The Lord completely surprised me with a position I didn't know existed and uses my gifts in a place that is already dear to my heart. I never imagined that I would be working for Samaritan's Purse in Haiti for 5 months. I will specifically be working at the Greta Home and Academy in L'acul. To say I am excited would be an understatement, I am humbled, thankful, thrilled, nervous and much more. God has already been teaching and preparing me for this season, as I know he will continue to do.

I think it is easy for Christians, especially in my generation, to look at missionaries and think that their lives are full of adventure and excitement. Now that I will get a taste of this life for 5 months, I am already seeing the reality of it. Cold showers, spiders, lack of Wi-Fi and electricity, spiders, long hot days, and did I mention spiders? But despite these harsh realities, I am excited. I feel like for the first time I am stepping into something where I have no idea what to expect and no way to really prepare for it. Therefore, I have nothing but Jesus- and what a comfort that is. To me, that's where the real adventure is, in what I will learn from my complete dependence on my Savior.

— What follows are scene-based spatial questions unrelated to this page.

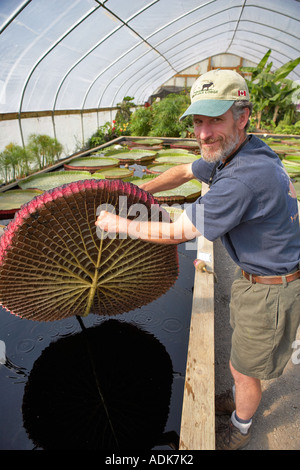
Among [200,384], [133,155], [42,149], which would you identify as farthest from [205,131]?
[133,155]

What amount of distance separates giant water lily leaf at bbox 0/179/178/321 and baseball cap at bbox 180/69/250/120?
0.45 m

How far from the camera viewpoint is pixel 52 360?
6.23ft

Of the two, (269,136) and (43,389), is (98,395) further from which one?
(269,136)

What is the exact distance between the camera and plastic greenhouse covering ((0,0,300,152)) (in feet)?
15.4

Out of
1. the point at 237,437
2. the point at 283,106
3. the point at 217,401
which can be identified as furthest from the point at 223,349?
the point at 283,106

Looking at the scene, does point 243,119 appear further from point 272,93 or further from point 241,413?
point 272,93

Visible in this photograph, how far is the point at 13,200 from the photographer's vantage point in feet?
13.8

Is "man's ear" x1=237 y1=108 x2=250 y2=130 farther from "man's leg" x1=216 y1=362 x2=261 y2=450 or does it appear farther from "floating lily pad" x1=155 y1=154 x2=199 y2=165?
"floating lily pad" x1=155 y1=154 x2=199 y2=165

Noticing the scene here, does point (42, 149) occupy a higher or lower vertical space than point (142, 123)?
lower

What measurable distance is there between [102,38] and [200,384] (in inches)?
293

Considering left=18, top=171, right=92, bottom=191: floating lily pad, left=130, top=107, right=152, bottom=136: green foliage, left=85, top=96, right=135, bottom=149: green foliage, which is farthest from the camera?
left=130, top=107, right=152, bottom=136: green foliage

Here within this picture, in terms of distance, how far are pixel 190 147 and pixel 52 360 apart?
7.05 meters

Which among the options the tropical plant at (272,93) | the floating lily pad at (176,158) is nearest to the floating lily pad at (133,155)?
the floating lily pad at (176,158)

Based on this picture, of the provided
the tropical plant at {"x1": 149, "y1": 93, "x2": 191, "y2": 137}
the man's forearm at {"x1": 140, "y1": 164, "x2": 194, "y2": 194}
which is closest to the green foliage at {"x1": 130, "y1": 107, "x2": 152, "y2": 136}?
the tropical plant at {"x1": 149, "y1": 93, "x2": 191, "y2": 137}
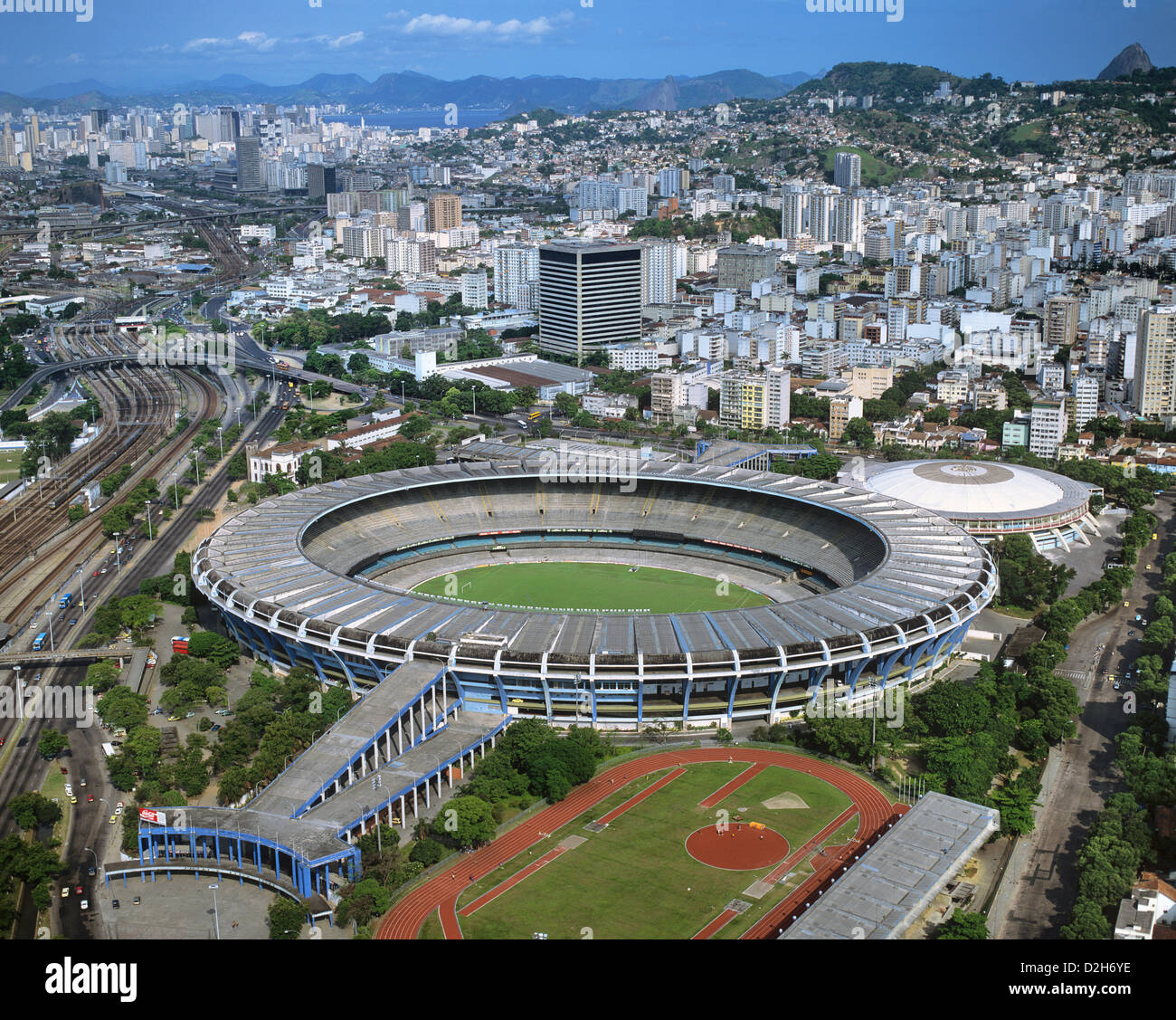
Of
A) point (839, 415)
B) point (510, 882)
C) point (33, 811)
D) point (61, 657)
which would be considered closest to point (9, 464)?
point (61, 657)

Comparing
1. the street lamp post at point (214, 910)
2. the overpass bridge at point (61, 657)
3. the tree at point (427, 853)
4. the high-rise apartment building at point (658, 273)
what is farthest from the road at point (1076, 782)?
the high-rise apartment building at point (658, 273)

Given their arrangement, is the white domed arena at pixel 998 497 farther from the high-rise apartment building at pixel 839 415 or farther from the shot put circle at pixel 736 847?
the shot put circle at pixel 736 847

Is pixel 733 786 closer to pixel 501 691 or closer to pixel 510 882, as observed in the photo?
pixel 501 691

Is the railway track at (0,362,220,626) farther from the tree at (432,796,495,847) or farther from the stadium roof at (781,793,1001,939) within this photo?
the stadium roof at (781,793,1001,939)
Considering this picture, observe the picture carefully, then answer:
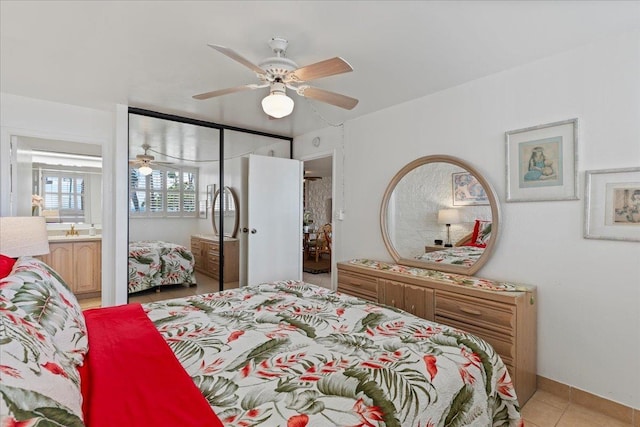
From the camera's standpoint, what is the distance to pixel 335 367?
123 centimetres

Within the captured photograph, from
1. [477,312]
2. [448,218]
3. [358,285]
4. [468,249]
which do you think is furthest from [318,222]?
[477,312]

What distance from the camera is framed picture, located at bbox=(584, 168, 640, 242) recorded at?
2.01 m

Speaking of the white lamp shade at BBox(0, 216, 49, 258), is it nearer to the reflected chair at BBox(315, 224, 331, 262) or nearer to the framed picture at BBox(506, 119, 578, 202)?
the framed picture at BBox(506, 119, 578, 202)

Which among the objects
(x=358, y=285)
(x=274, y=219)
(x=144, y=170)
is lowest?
(x=358, y=285)

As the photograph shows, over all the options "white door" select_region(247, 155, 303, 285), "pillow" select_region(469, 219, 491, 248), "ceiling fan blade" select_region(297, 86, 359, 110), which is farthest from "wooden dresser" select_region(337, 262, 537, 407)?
"white door" select_region(247, 155, 303, 285)

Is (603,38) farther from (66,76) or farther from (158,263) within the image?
(158,263)

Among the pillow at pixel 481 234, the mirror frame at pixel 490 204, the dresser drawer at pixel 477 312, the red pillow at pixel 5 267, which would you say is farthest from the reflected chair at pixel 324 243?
the red pillow at pixel 5 267

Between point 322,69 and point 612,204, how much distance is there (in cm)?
204

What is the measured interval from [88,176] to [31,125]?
121 centimetres

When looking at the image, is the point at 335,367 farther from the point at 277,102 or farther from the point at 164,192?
the point at 164,192

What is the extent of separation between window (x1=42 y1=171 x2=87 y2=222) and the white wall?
4.61 m

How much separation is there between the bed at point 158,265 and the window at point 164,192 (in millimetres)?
374

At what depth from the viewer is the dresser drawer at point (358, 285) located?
3.04 meters

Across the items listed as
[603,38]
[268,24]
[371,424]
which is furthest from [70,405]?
[603,38]
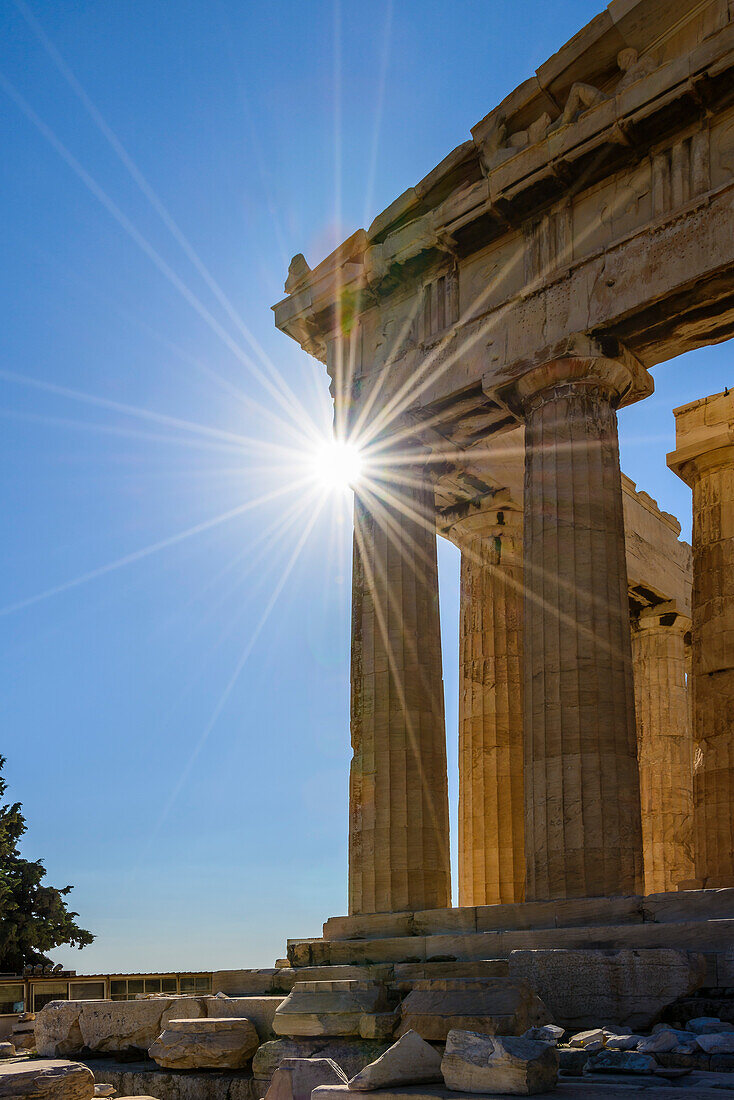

I would be lying if I said I was not a little scared. I know that God does not bring fear, but he casts it out. However, in a way I have learned to appreciate fear. For me, when I find myself afraid, God is at work with something much bigger than I realize. Therefore, I think it is okay to have fear, it is just what you do with that fear that matters. Will you let it keep you from the greatness God has for you, or will you put feet to faith and step out in courage?

Thank you so much for reading this if you have made it this far. I just learned so much from this journey already that I wanted to share this process from the past few months. Please please pray for me. I need a strong prayer team for this upcoming season. I will be gone from January- May and will do my best to post updates on this blog.

Until then, remember that God is always good and always faithful.